======== RECORD EXTRACTS ========

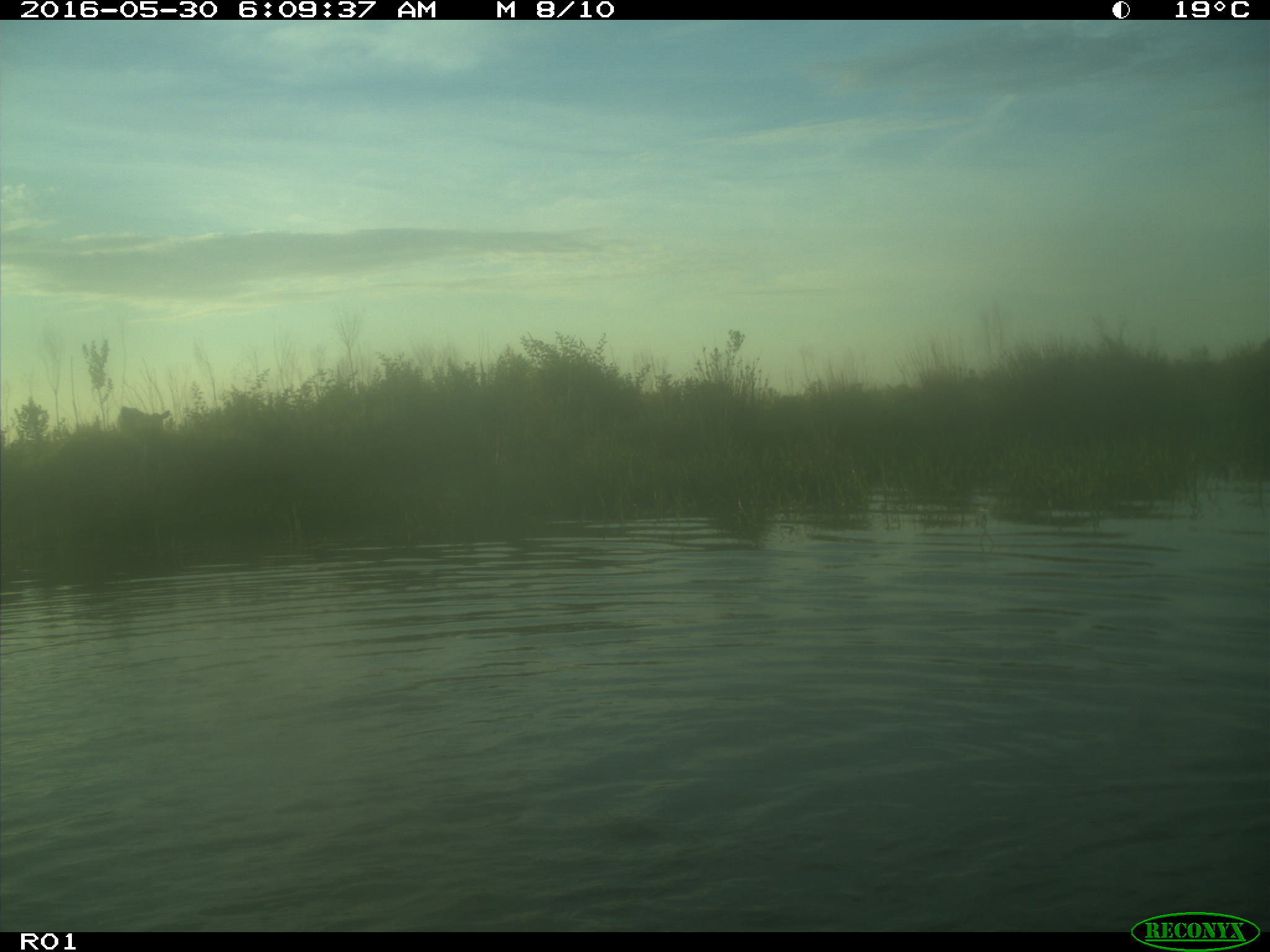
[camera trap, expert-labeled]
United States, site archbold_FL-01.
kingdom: Animalia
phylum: Chordata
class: Mammalia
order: Artiodactyla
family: Bovidae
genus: Bos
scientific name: Bos taurus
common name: domestic cow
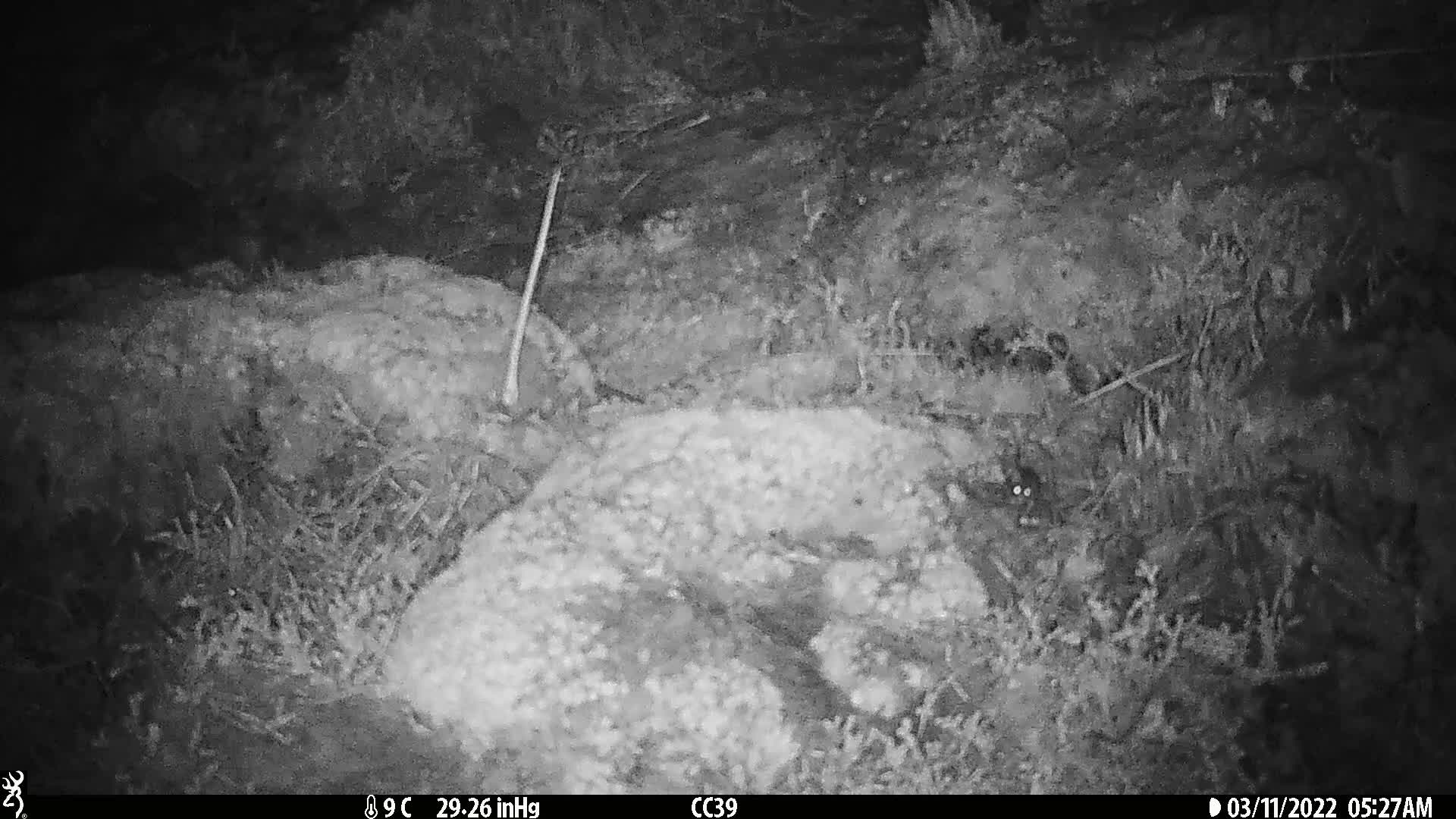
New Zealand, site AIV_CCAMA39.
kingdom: Animalia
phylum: Chordata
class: Mammalia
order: Rodentia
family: Muridae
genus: Mus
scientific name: Mus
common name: mouse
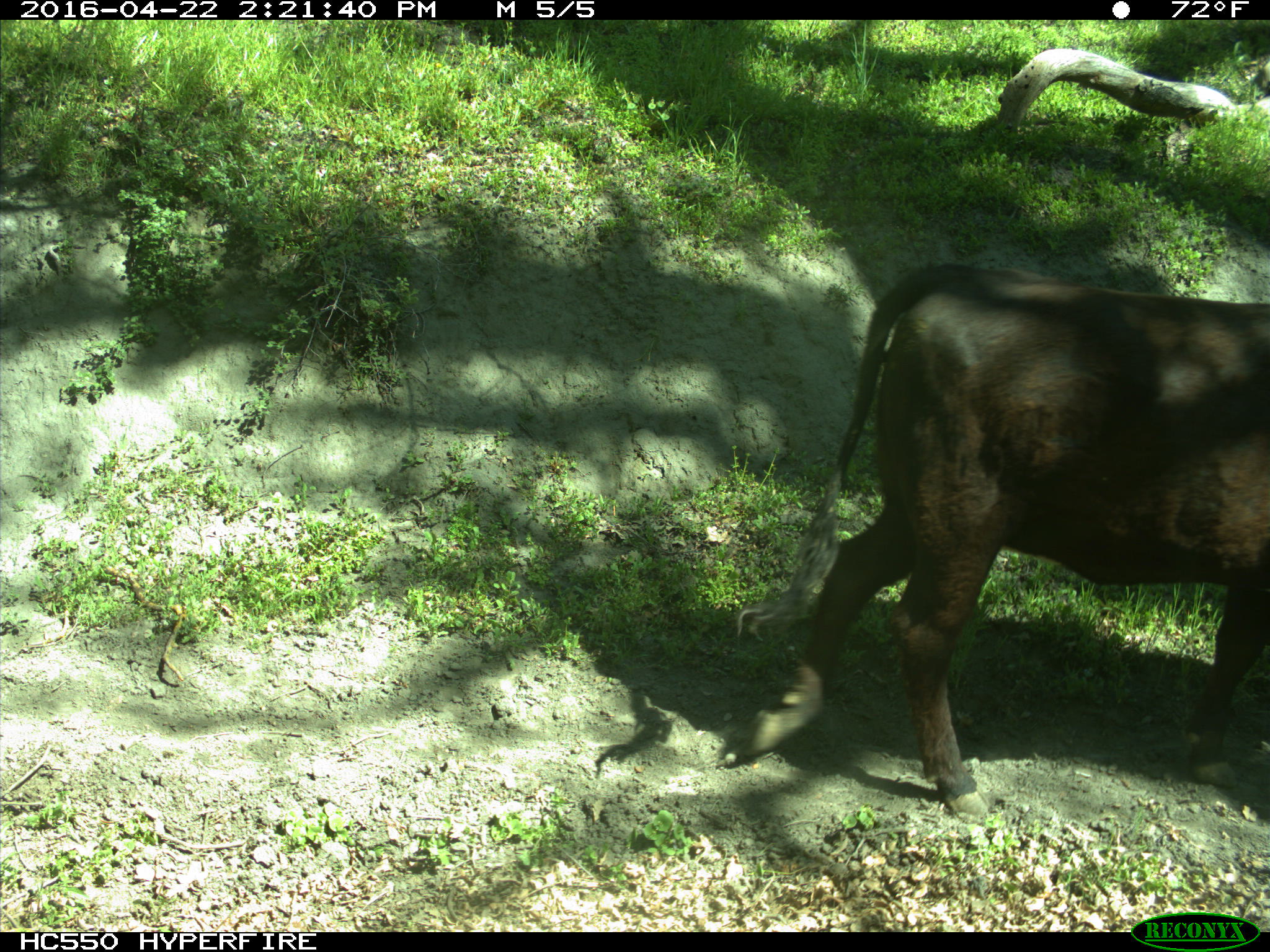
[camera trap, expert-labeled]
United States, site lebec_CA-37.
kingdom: Animalia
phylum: Chordata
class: Mammalia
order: Artiodactyla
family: Bovidae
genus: Bos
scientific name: Bos taurus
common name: domestic cow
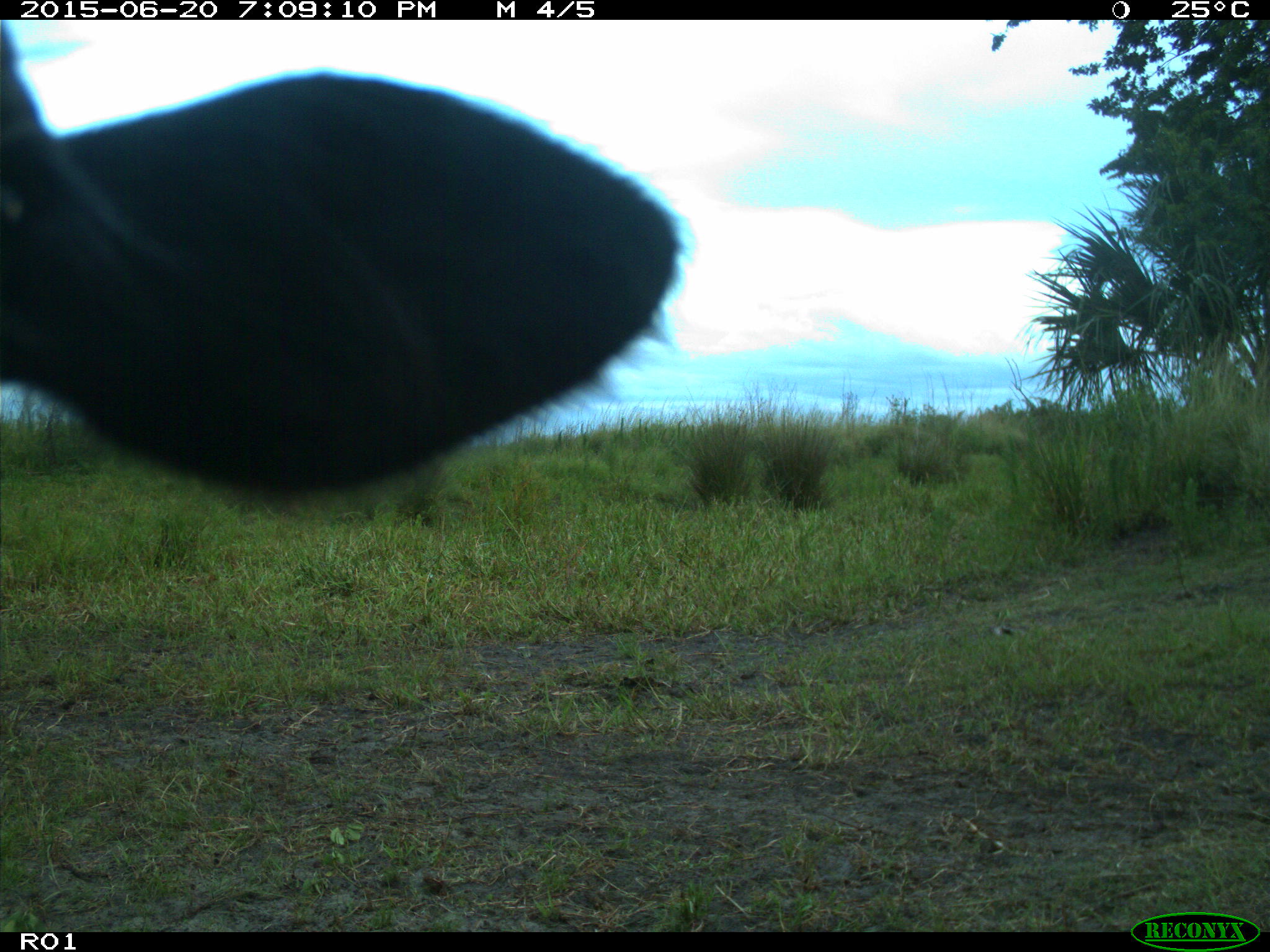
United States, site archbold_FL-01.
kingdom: Animalia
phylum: Chordata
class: Mammalia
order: Artiodactyla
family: Bovidae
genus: Bos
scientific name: Bos taurus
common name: domestic cow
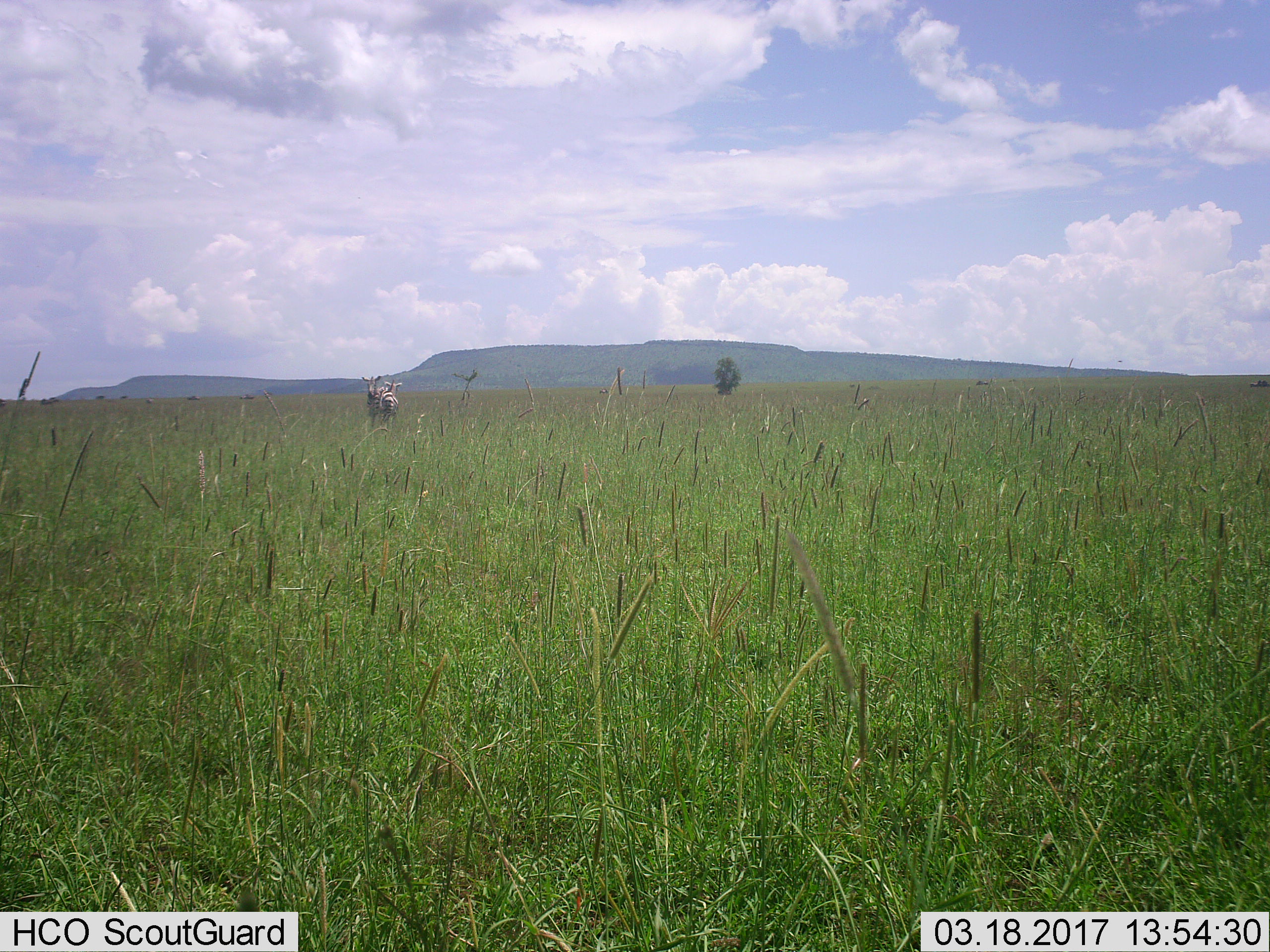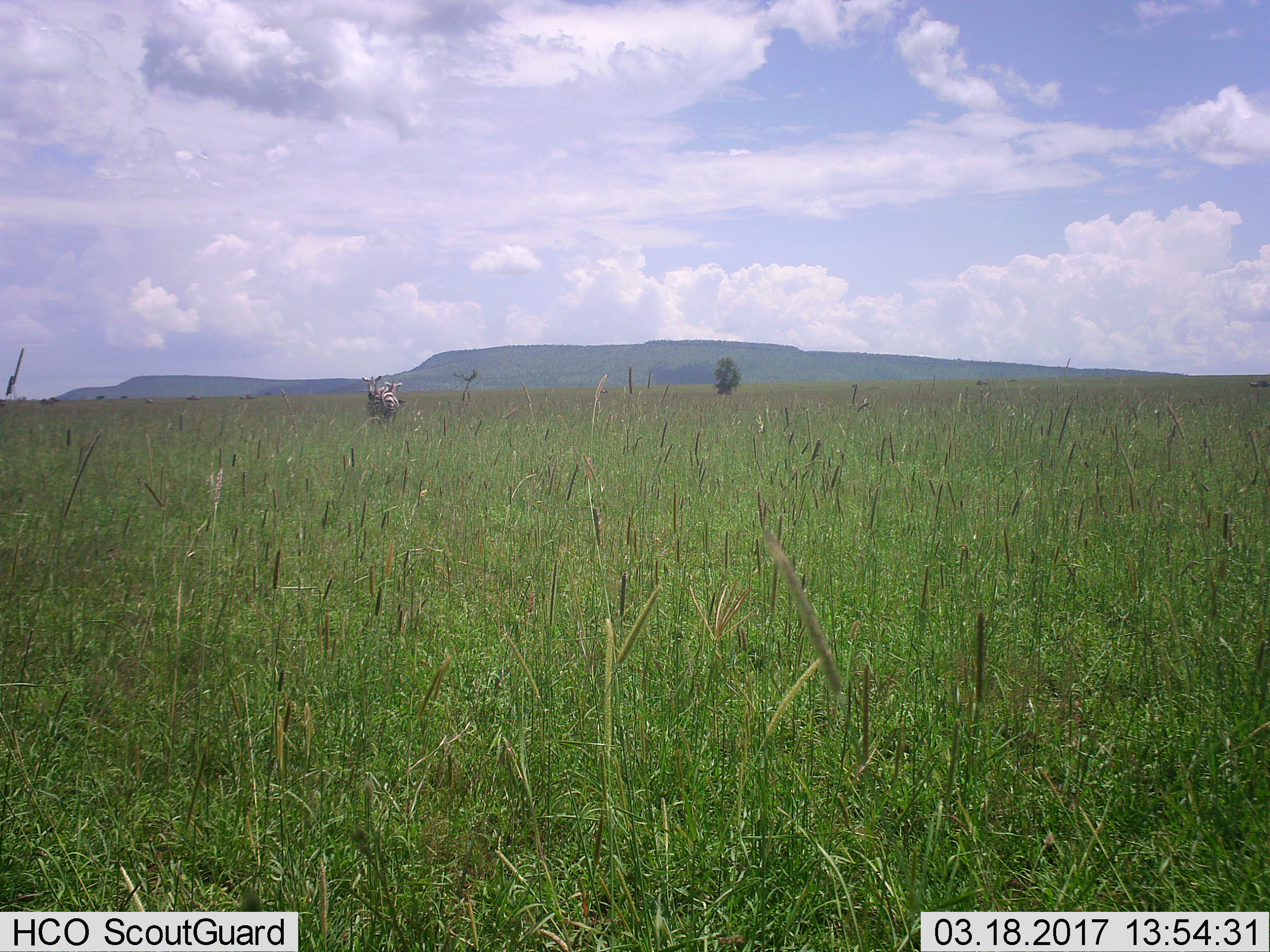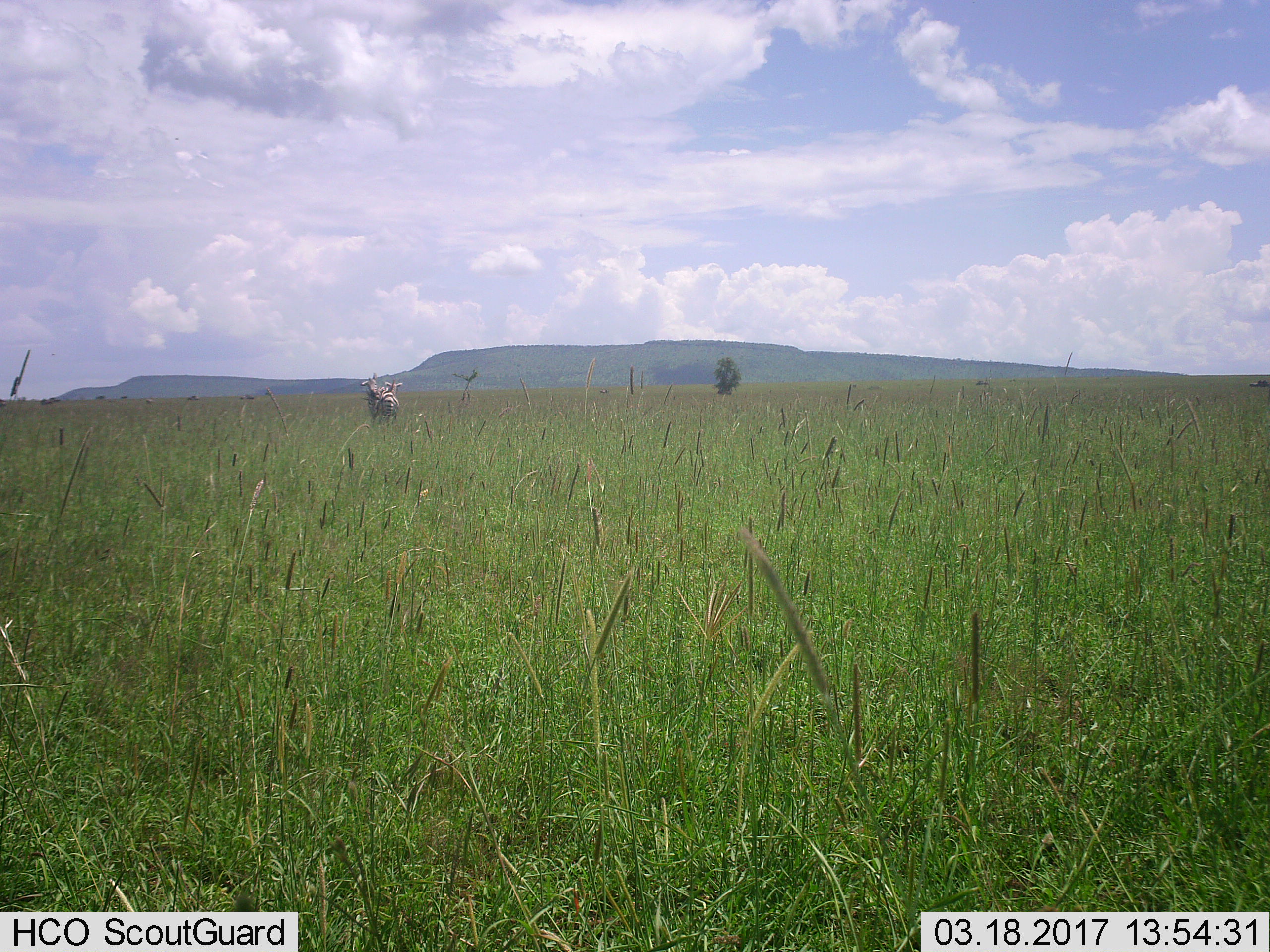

========

Exactly as they appear above, write out all the entries, but not the images.

* RESPONSE BOX:
[camera trap, expert-labeled]
United States, site archbold_FL-01.
kingdom: Animalia
phylum: Chordata
class: Mammalia
order: Artiodactyla
family: Bovidae
genus: Bos
scientific name: Bos taurus
common name: domestic cow
New Zealand, site AIV_CCAMA39.
kingdom: Animalia
phylum: Chordata
class: Mammalia
order: Rodentia
family: Muridae
genus: Mus
scientific name: Mus
common name: mouse
[camera trap, expert-labeled]
United States, site lebec_CA-37.
kingdom: Animalia
phylum: Chordata
class: Mammalia
order: Artiodactyla
family: Bovidae
genus: Bos
scientific name: Bos taurus
common name: domestic cow
United States, site archbold_FL-01.
kingdom: Animalia
phylum: Chordata
class: Mammalia
order: Artiodactyla
family: Bovidae
genus: Bos
scientific name: Bos taurus
common name: domestic cow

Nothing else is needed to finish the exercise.